Although he was never physically violent when drunk, some of his actions – now unbelievable and best forgotten – were directed at those closest to him, which I believe is usual, and the effect on his relationship with our three children was dire. When we had people to stay I often found it difficult to concentrate on those next to me at dinner as I always had half an eye on Andrew and his neighbours at the other end of the table, knowing that a flare-up could come at any moment and that they might suddenly be the recipients of his anger. On several occasions he simply left the table and we went on as if nothing had happened.
Sixty years ago none of this would have been discussed; it would have been swept under the carpet by the addict’s family in the pretence that it was not happening. I saw my mother-in-law do this and observed her unhappiness. In an attempt to keep Eddy away from his club, where drinking too much was usual among some of the members, she tried to distract him by inviting people she thought would interest him. She did not succeed. For an alcoholic, as with other addicts, the time of euphoria gets shorter and the hangover longer; depression lifts momentarily only to return worse than ever. Today, at last, addicts are treated as ill and are openly spoken of as suc
h. It is understood that sufferers need help in order to free themselves from the bonds of whatever addiction allows them to escape, however fleetingly, from life and its troubles.
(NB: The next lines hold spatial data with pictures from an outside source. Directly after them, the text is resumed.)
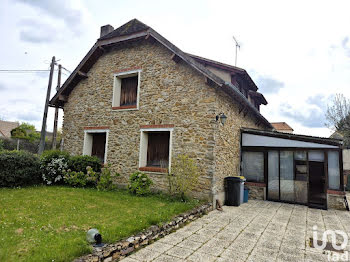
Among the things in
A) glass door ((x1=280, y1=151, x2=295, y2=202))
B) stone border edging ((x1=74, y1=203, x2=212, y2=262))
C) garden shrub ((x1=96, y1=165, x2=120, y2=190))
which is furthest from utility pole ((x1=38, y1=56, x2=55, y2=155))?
glass door ((x1=280, y1=151, x2=295, y2=202))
Andrew was surrounded by five loyal employees. Not knowing that it was the worst thing they could do, they made a cocoon around him of which I, unwittingly, was part. So successful were we at hiding Andrew’s problem that even a senior member of the estate staff who joined in 1981 was unaware of his trouble. Concealing it was a double-edged sword: had it been exposed, Andrew might have sought help earlier, but at the time none of us who thought we were protecting him knew any better. I have now learnt that there is only one course of action, a method developed in America that has been successful all over the world. It comes at a price – the patient has to reach rock bottom, to go so low as to cry for help, and this is painful to watch – but it is a price well worth paying, as the success of Alcoholics Anonymous testifies.
I took advice from counsellors who told me that it was essential to remove Andrew’s props and bring his problem out into the open. So I asked the heads of department at Chatsworth to come and see me; we stood in the passage by my room and I was afraid of breaking down as I told them that Andrew was ill and that the nature of his illness was alcoholism. I could see, as these old and trusted friends walked slowly away, that they understood the necessarily harsh nature of the treatment. Henry Coleman, our butler who had been with us since 1963, must have understood it better than most, having been so close to Andrew and me during those difficult times.
Time dims the unpleasant or sad events in life and dates run into each other in a muddled way. What I do know is that Andrew twice made the mighty effort to give up drinking. The first, in the 1970s, lasted for two years and then he started again. In the early 1980s, he went to some counsellors who had treated his cousins with success and this encouraged him to agree to try their method. The cure should have lasted six weeks but after two he rang his sister Anne, who lived near the clinic, and told her he could stand it no longer and would she please fetch him. ‘If I had stayed the full six weeks,’ he wrote in his memoirs, ‘it would have destroyed me.’